Course syllabus

Matrix Analysis and Perturbation Theory, 7.5 credits

Course code: MA104A Credits: 7.5
Main field of study: Mathematics Progression: A1N
    Last revised: 13/03/2020
Education cycle: Second cycle Approved by: Head of school
Established: 02/12/2019 Reading list approved: 13/03/2020
Valid from: Autumn semester 2020 Revision: 1

Aims and objectives

General aims for second cycle education

Second-cycle courses and study programmes shall involve the acquisition of specialist knowledge, competence and skills in relation to first-cycle courses and study programmes, and in addition to the requirements for first-cycle courses and study programmes shall

  • further develop the ability of students to integrate and make autonomous use of their knowledge
  • develop the students' ability to deal with complex phenomena, issues and situations, and
  • develop the students' potential for professional activities that demand considerable autonomy, or for research and development work.

(Higher Education Act, Chapter 1, Section 9)

Course objectives

Knowledge and Understanding
After completed studies, the student shall be able to

  • account for the main results in matrix analysis and perturbation theory and how they are used in various applications.

Competence and Skills
After completed studies, the student shall be able to

  • use the techniques of matrix analysis and perturbation theory to analyze and solve matrix equations,
  • use the methods of matrix analysis and perturbation theory to factorize matrices, and
  • solve and analyze generalized and polynomial eigenvalue problems.

Main content of the course

Matrix equations. Canonical forms. Matrices with structures. Decompositions of matrices. Perturbation of eigenvalues. Generalized and polynomial eigenvalue problems. Applications.

Teaching methods

Tutoring using internet-based communication platforms.

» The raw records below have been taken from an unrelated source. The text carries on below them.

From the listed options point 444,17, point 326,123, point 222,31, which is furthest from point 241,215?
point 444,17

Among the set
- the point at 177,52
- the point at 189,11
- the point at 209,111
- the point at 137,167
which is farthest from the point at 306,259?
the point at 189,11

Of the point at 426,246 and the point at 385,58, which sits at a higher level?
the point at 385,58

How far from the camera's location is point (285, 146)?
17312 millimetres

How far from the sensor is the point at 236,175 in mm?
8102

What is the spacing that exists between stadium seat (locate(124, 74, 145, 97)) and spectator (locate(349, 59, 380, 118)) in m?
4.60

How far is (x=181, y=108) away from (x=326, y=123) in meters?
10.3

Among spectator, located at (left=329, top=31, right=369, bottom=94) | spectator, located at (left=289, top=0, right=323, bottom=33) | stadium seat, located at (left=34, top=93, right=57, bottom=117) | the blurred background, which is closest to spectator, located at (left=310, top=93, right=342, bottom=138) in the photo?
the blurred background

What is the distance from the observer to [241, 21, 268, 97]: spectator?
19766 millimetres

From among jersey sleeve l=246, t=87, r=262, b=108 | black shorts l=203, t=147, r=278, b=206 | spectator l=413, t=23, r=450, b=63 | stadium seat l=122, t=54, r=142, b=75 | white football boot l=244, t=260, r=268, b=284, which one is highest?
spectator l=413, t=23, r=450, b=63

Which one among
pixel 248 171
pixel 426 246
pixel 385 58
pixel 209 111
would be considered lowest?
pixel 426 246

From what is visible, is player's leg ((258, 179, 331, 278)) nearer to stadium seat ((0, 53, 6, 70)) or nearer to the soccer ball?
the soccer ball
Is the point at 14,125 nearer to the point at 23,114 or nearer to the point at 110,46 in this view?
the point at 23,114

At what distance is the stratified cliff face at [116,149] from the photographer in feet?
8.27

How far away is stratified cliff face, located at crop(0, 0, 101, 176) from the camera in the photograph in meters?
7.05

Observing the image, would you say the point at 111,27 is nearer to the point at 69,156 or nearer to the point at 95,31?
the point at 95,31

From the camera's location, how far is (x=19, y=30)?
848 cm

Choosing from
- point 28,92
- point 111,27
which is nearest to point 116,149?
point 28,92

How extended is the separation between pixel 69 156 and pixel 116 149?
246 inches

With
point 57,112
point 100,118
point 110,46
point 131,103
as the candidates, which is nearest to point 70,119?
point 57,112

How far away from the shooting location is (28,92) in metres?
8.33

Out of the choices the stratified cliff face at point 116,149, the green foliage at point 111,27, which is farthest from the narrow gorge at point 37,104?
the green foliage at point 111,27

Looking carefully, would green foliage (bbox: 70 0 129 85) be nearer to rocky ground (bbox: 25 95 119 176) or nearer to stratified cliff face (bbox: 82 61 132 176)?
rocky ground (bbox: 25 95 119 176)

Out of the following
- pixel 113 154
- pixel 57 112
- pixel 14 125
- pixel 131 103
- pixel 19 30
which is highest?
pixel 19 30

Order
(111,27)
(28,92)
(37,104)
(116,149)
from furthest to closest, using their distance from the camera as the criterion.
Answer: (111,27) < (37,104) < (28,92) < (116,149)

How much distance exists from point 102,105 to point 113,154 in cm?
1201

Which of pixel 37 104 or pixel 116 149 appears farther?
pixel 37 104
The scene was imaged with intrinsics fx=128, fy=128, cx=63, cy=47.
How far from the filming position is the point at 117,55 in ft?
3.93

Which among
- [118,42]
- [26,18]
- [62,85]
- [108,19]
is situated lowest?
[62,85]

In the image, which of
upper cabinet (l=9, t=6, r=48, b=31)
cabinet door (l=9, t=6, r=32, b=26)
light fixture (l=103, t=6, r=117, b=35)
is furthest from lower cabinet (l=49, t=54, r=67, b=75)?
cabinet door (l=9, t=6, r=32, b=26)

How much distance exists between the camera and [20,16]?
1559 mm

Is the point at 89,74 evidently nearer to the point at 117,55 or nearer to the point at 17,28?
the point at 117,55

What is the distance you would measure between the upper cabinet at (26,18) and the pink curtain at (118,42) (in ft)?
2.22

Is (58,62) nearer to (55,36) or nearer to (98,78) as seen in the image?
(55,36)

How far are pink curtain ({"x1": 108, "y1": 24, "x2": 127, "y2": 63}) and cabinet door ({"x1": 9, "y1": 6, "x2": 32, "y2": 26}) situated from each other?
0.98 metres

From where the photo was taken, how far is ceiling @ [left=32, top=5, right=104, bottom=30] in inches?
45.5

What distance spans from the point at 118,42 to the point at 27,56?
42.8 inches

Students who have been admitted to and registered on a course have the right to receive tuition and/or supervision for the duration of the time period specified for the particular course to which they were accepted (see, the university's admission regulations (in Swedish)). After that, the right to receive tuition and/or supervision expires.

Examination methods

Examination, 7.5 credits (Code: A001)
Assignments


For students with a documented disability, the university may approve applications for adapted or other forms of examinations.

For further information, see the university's local examination regulations (in Swedish).

Grades

According to the Higher Education Ordinance, Chapter 6, Section 18, a grade is to be awarded on the completion of a course, unless otherwise prescribed by the university. The university may prescribe which grading system shall apply. The grade is to be determined by a teacher specifically appointed by the university (an examiner).

In accordance with university regulations regarding grading systems for first and second-cycle courses (Vice-Chancellor’s decision ORU 2018/00929), one of the following grades shall be used: Fail (U), Pass (G) or Pass with Distinction (VG). For courses that are included in an international Master’s programme (60 or 120 credits) or offered to the university’s incoming exchange students, the grading scale of A-F shall be used. The vice-chancellor, or a person appointed by the vice-chancellor, may decide on exceptions from this provision for a specific course, if there are special grounds.

Grades used on course are Fail (F), Sufficient (E), Satisfactory (D), Good (C), Very Good (B) or Excellent (A).

Examination
Grades used are Fail (F), Sufficient (E), Satisfactory (D), Good (C), Very Good (B) or Excellent (A).

For further information, see the university's local examination regulations (in Swedish).

Specific entry requirements

Computational Mathematics II, 7.5 credits, and Linear Algebra II, 7.5 credits

For further information, see the university's admission regulations (in Swedish).

Transfer of credits for previous studies

Students who have previously completed higher education or other activities are, in accordance with the Higher Education Ordinance, entitled to have these credited towards the current programme, providing that the previous studies or activities meet certain criteria.

For further information, see the university's local credit transfer regulations (in Swedish).

Other provisions

The course will be given in English.

Reading list and other teaching materials

Required Reading

Horn, Roger A., andJohnson, Charles R. (2013)
Matrix analysis
Cambridge University Press

Stewart, Gilbert W., and Sun, Ji-guang (1990)
Matrix Perturbation Theory
Academic Press